VETERAN PROFILE: Bruce Sparks recalls World War II, Korea
SPRUCE PINE – Veterans Day has special significance for 92-year-old Mitchell County resident Bruce Sparks.
Sparks has lived in Spruce Pine with his wife Gladys since 1986. He spent 26 years in the United States Navy and was on active duty during World War II and the Korean War.
Sparks was born in Bakersville and joined the Navy when he was 17. With World War II raging, he knew he would likely be drafted and have no control over what branch he was placed in, so with his mother’s approval, he joined the Navy.
During World War II, Sparks was stationed on the USS Boise (CL-47). The Boise was a light cruiser out of Brooklyn, New York, that saw action in the Mediterranean and Pacific theaters.
“I saw a good deal of combat,” he said. “Our problems were primarily with kamikazes. We had pushed the Japanese back through the Philippines and they sent the remnants of a fleet for a suicide attack.”
Sparks said he observed as the United States aerial fleet pushed back the attackers directly overhead. Soon after, the ship came back stateside for repairs.
“Our planes finished it off,” he recalled. “We destroyed what was left of the Japanese fleet. They didn’t have much left and we came back to have work done on the ship.”
A few short years after wrapping up his tour of duty in World War II, he was asked to be active during the Korean War in the 1950s.
“They asked certain people involved in World War II if we would stay for the Korean War,” he said. “It was an attractive offer, so I agreed.”
He didn’t see combat action during his second tour of duty and in 1969, he officially retired as a Master Chief Petty Officer of the Navy.
With his military days behind him, he took a job as an appliance salesman at Sears, where he said he was surprised by how much money he made.
“We worked on commission and I’d often earn 6-9 percent of the total sale,” he said, smiling. “I’d make $18-20,000 a year and back then, that was like $100,000.”
Bruce and Gladys also did small repairs and room additions as a side business. After starting work on their own house, neighbors quickly took notice and requested their services.
+-------+
### EXERCISE AIM
Reproduce the Bruce Sparks profile from "A few short" to "requested their services.".

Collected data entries
+-------+
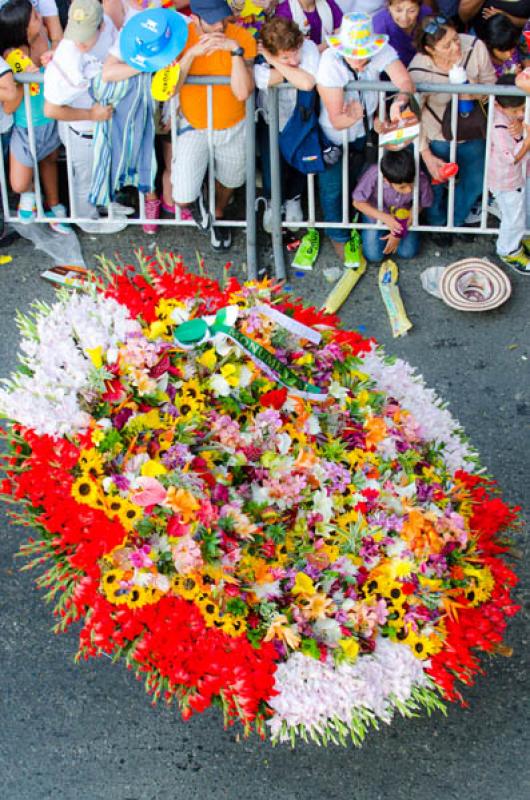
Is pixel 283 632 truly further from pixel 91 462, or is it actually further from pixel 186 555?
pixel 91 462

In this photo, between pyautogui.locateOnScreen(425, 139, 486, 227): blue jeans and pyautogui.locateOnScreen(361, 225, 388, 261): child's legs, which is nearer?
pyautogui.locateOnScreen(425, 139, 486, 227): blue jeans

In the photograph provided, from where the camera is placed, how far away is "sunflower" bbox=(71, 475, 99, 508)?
+-------+
### OUTPUT OF THE EXERCISE
A few short years after wrapping up his tour of duty in World War II, he was asked to be active during the Korean War in the 1950s.
“They asked certain people involved in World War II if we would stay for the Korean War,” he said. “It was an attractive offer, so I agreed.”
He didn’t see combat action during his second tour of duty and in 1969, he officially retired as a Master Chief Petty Officer of the Navy.
With his military days behind him, he took a job as an appliance salesman at Sears, where he said he was surprised by how much money he made.
“We worked on commission and I’d often earn 6-9 percent of the total sale,” he said, smiling. “I’d make $18-20,000 a year and back then, that was like $100,000.”
Bruce and Gladys also did small repairs and room additions as a side business. After starting work on their own house, neighbors quickly took notice and requested their services.